Major crypto projects at risk as Squarespace domain breach unfolds
Security experts recommend that projects enhance their protection by enabling 2FA on Squarespace.
Malicious actors are targeting several crypto projects with domain names provided by Squarespace.
On July 11, Oxngmi, the pseudonymous developer of DeFiLlama, reported that over 100 crypto projects using Squarespace, including Polymarket, Hyperliquid, dYdX, and THORChain, are at risk of being hacked.
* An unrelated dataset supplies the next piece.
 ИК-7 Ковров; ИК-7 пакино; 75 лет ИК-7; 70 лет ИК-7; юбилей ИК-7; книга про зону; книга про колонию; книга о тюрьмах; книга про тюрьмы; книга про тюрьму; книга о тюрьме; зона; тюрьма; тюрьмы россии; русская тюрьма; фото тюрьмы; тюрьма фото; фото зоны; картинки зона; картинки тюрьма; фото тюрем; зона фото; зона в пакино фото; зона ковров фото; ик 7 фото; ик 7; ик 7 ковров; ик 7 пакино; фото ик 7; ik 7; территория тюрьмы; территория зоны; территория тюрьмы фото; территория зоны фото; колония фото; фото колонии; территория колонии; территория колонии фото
Blockchain security firm Blockaid confirmed this, stating that an attacker gained control of the DNS registry for Compound Finance and interoperability protocol Celer Network and subsequently redirected visitors to a page that would drain funds from their wallets.
The security firm said:
“From initial assessment, it appears that the attackers are operating by hijacking DNS records of projects hosted on SquareSpace…The attackers are using a drainer kit associated with the most recent iteration of the Inferno drainer group.”
Meanwhile, the security threats are ongoing as new projects like Unstoppable Domains and DeFi project Pendle have also reported domain name hacks. Pendle said its domain was secure as of press time.
Matthew Gould, the CEO of Web3 domain provider Unstoppable Domains, warned users not to click on any links. He added that the attackers are trying to create a fake website and spread phishing emails.
He said:
“If you were on Google domains and got migrated to Squarespace you are vulnerable and should let your engineeing team know to move immediately.”
It is unclear if any of these breaches resulted in financial losses for users of these platforms.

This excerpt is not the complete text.